やること:
[a] コメディアンについての本文で、書き手がいちばん嫌いだとしている単語はどんなものですか。
[b] 本文の「近年ゆってぃを本物のコメディ」から「メディアンと表記したりする。」までを、一字も変えずにそのまま書き写してください。

本文:
┌──
近年ゆってぃを本物のコメディアンだと思うようになった。この所詮視聴者様レベルの上から目線をなんとかそう見えないように文にして説明する必要がある。ヘッダ画像をお借りしています。

視聴者のくせによ(自分に対して)

まずぼくは笑いとか芸人とか相方とか平場みたいな単語が究極的に嫌いで――嫌いでといいますか所詮視聴者程度の存在が気軽に発せる単語ではないと思っていて――、何をおいてもコメディと言ったりコメディアンと表記したりする。

斯様な単語が視聴者側に浸透してしまったのはコメディアン側のあけっぴろげさにもあるだろう。本来裏側を見せないのがショービジネスの矜持だったんだろうが(映画浅草キッドの舞台装置からもそれはうかがえる)、赤裸々に何かを発露する芸、みたいに客側に見せる幅がガンガン広がってきた。

例えばぼくは今でこそ平時の竹山に含むところはないが、例の日テレ系ワンパ番組で突然いかりだす、みたいなのでデビューしたらしいと聞いた時には、人を不快にすることを芸としていた時代を侮蔑した。当時ガキで興味なくてよかったと思える。

また後年桑波田りえなる女が同じ舞台上で衣服を脱いで衆目を集めようとしたらしい事実を同時に見聞きしたことについても同じことを思ったが、こちらは伊集院がラジオのバックナンバーでかつて話していた「女の性は笑いには変わらない」理論を交えながらそのうちお話したい。

このように多かれ少なかれ視聴者様は偉そうにコメディを評価してしまう。ぼくだってM1が放映されて脳がそっちに切り替わってさも含蓄あるような人を装ったことを言い始めるけど、その業界を経験していないなら俄にすぎない。浅草キッドを例に出したけど、上記の意味では柳楽優弥でさえ素人だ。俳優という意味では熟練者だろうが、コメディの世界を映画で演じただけであればそれは映画における表現技法としてのコメディのプロにすぎない。
└──
資料:
┌──
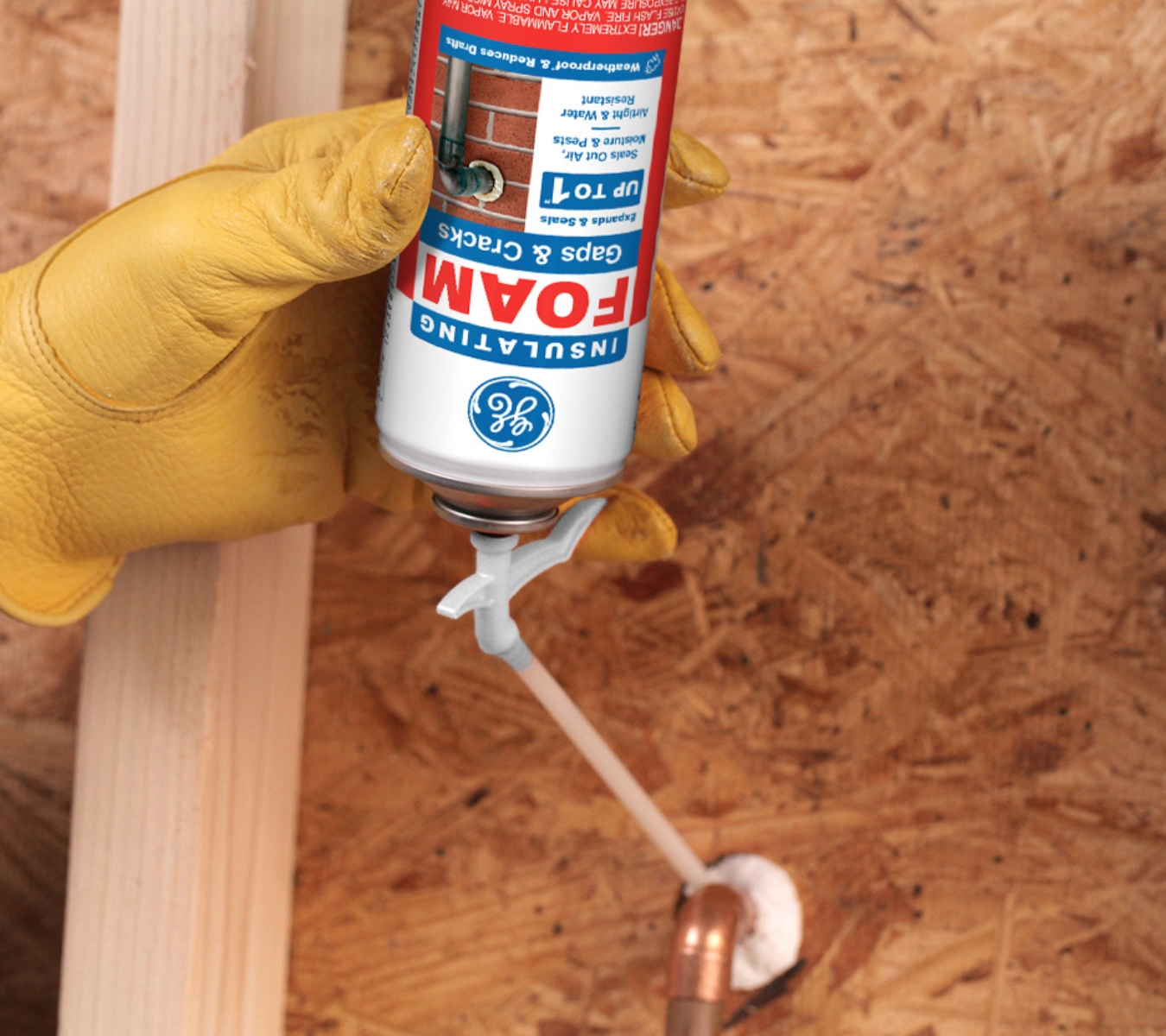 DIYer applying GE Gaps & Cracks Insulating Foam around attic penetrations to seal small gaps and reduce heat loss.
└──
それぞれの答え:
[a] 笑い、芸人、相方、平場といった単語です。

[b]
近年ゆってぃを本物のコメディアンだと思うようになった。この所詮視聴者様レベルの上から目線をなんとかそう見えないように文にして説明する必要がある。ヘッダ画像をお借りしています。

視聴者のくせによ(自分に対して)

まずぼくは笑いとか芸人とか相方とか平場みたいな単語が究極的に嫌いで――嫌いでといいますか所詮視聴者程度の存在が気軽に発せる単語ではないと思っていて――、何をおいてもコメディと言ったりコメディアンと表記したりする。